O cinismo do Governo Federal parece não ser menor do que seu racismo. Pouco antes do ministro do Esporte, o comunista Aldo Rebelo, exaltar a mestiçagem diante da mídia internacional, a Fundação Nacional do Índio aprovou e publicou laudo considerando que mestiços não seriam parceiros ideais para casar com índios.
Está lá na página do Ministério do Esporte a declaração do deputado licenciado do PCdoB a jornalistas em mais uma entrevista sobre a Copa no Brasil: “Somos um país mestiço no sangue e na alma e nos sentimos assim.” Que frase bonita, inspirada em Gilberto Freyre. Só bonita.

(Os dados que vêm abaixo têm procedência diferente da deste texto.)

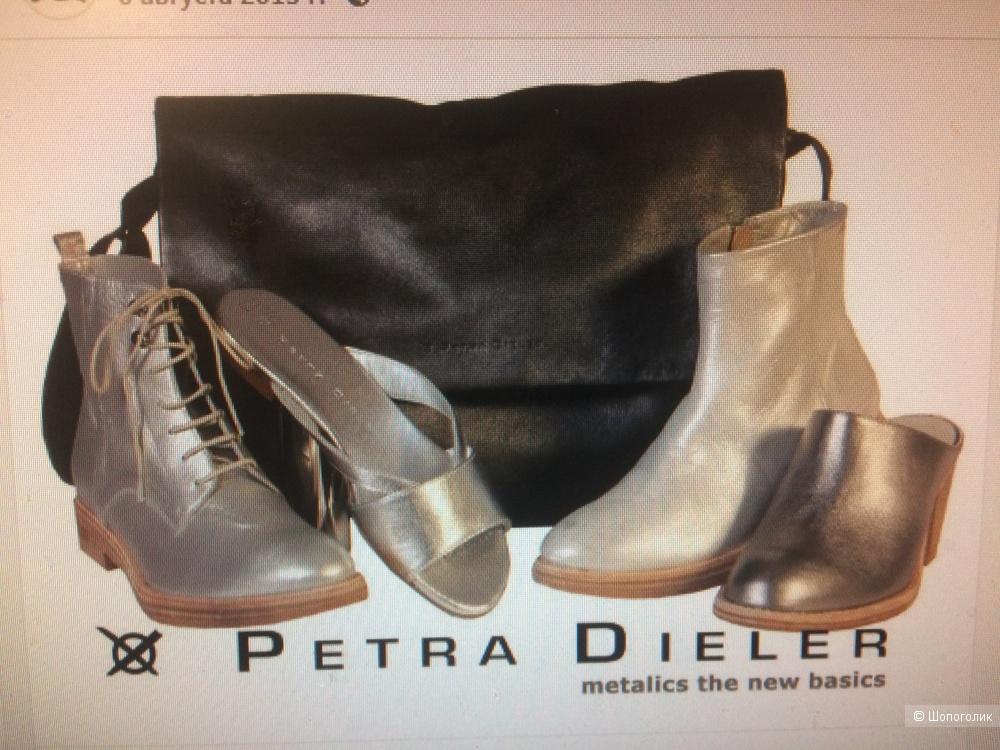 Туфли Petra Dieler 40 размер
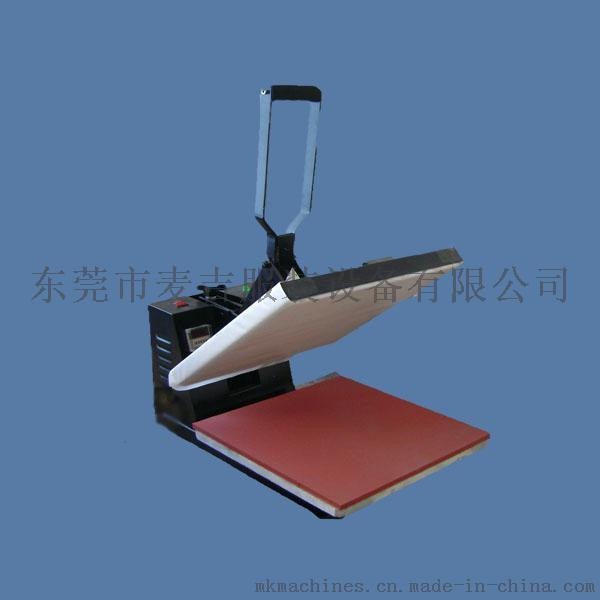 手动印花机,热转印烫金机,烫画机压印机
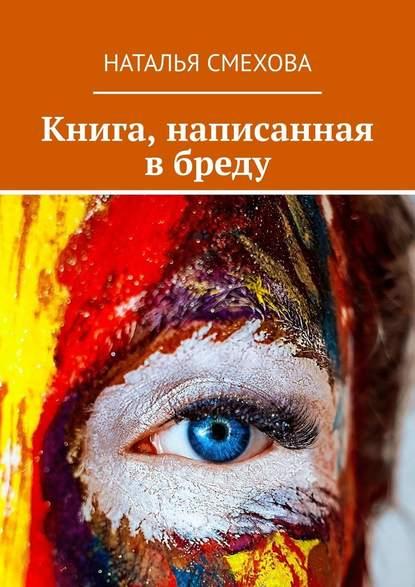 Наталья Смехова Книга, написанная вбреду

Ocorre que o amor do Governo Federal pela mestiçagem para por aí, no discurso. Nos projetos, nas leis, nos decretos, na ora de decidir entre o segregacionismo indigenista e a mistura, o discurso não só desaparece, como a mestiçagem passa a ser combatida com a mesma fúria e fanatismo com que os mestiços são expulsos dos territórios raciais exclusivos para índios.

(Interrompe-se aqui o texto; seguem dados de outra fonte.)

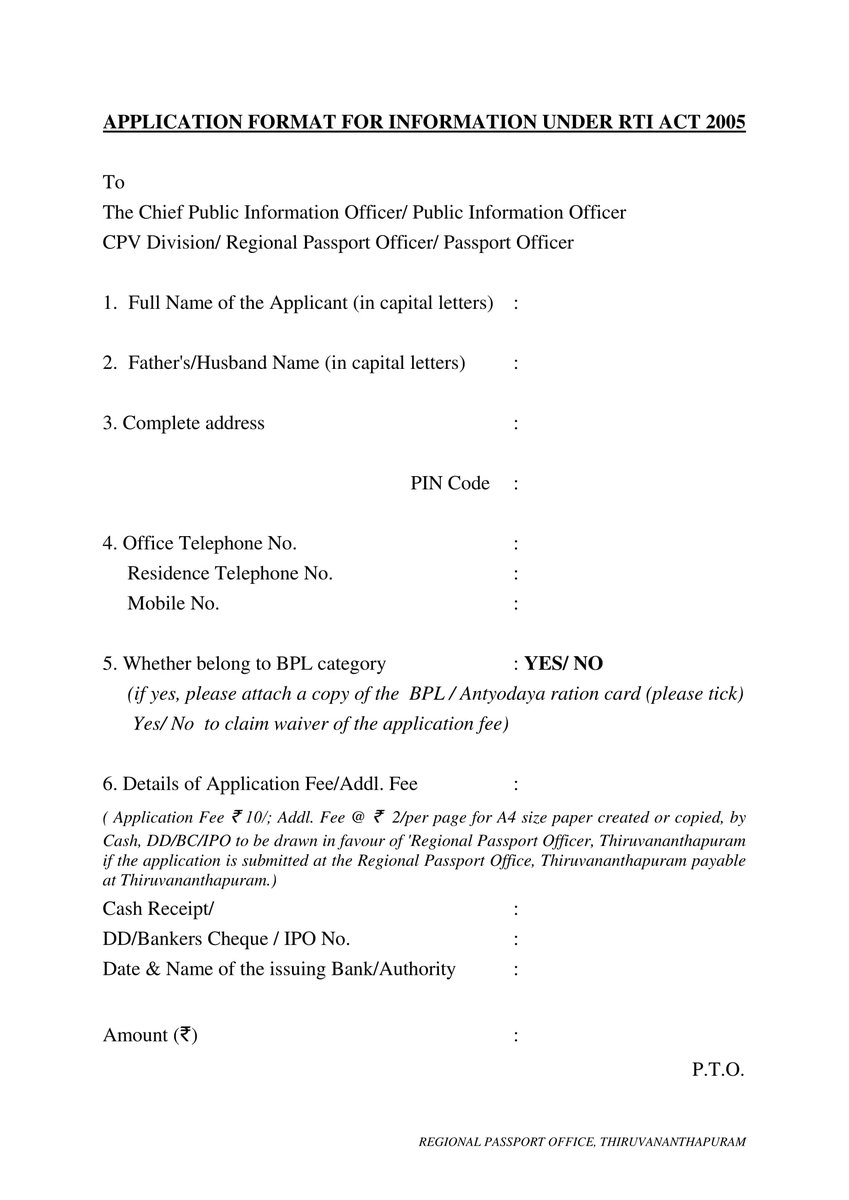 Rpo Trivandrum On Twitter Rti Application Form Of Rpo Trivandrum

Está lá no Diário Oficial da União, do dia 30 de junho último, o texto aprovado pela FUNAI e publicado meio à “Copa das Copas”:
“Diante da falta de parceiros ideais, deram-se casamentos entre índios Xetá e outras etnias, especialmente Kaingang e Guarani, bem como com não indígenas, sem que, contudo, tenha havido a perda da referência de parentesco a partir dos grupos locais Xetá.”
O nome disso é endogamia, casamentos dentro da mesma raça e etnia. Promover a endogamia foi o objetivo dos bantustões, os territórios indígenas criados pelo governo da África do Sul durante o regime do apartheid.

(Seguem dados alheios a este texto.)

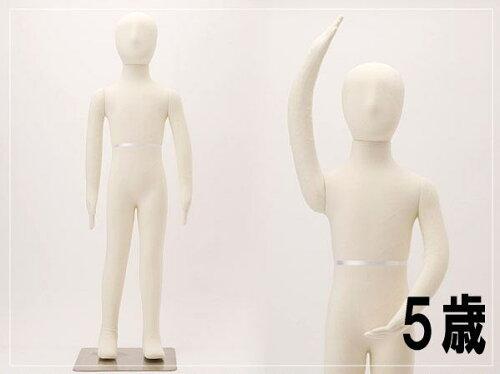 5歳用子ども用 マネキン子供トルソー身長100cm[MK-2017]
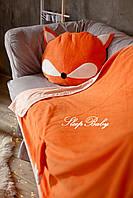 """Плед з подушкою (для дітей), комплект """"Лисеня"""". Розмір S"""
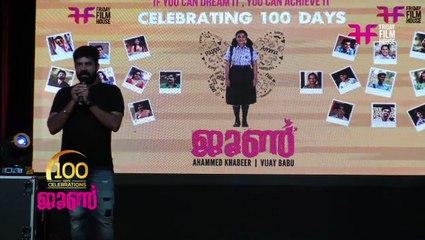 June 100 Days Celebration | vijay Babu Talks | Rajisha Vijayan | Ahammed Khabeer | Vijay Babu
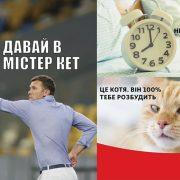 Ласкавий май  кращі жарти і меми українських рітейлерів у травні 7a8b3c926eac5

É esta política que está sendo implantada no Brasil. Discursos como a do ministro servem para camuflar isto. A propósito, também servem para passar a ideia de que há espaço para divergências internas.
CANDIDATOS CABOCOS
Em período eleitoral não faltam os “candidatos cabocos”. Ótimo, é bom ver pessoas identificando-se como cabocas; o que não é bom é ver a caboquitude parar por aí. Após eleitos, alguns destes autodeclarados cabocos simplesmente fazem nada pelos mestiços, fora aqueles que não têm qualquer escrúpulo em apoiar as políticas raciais do Governo Federal.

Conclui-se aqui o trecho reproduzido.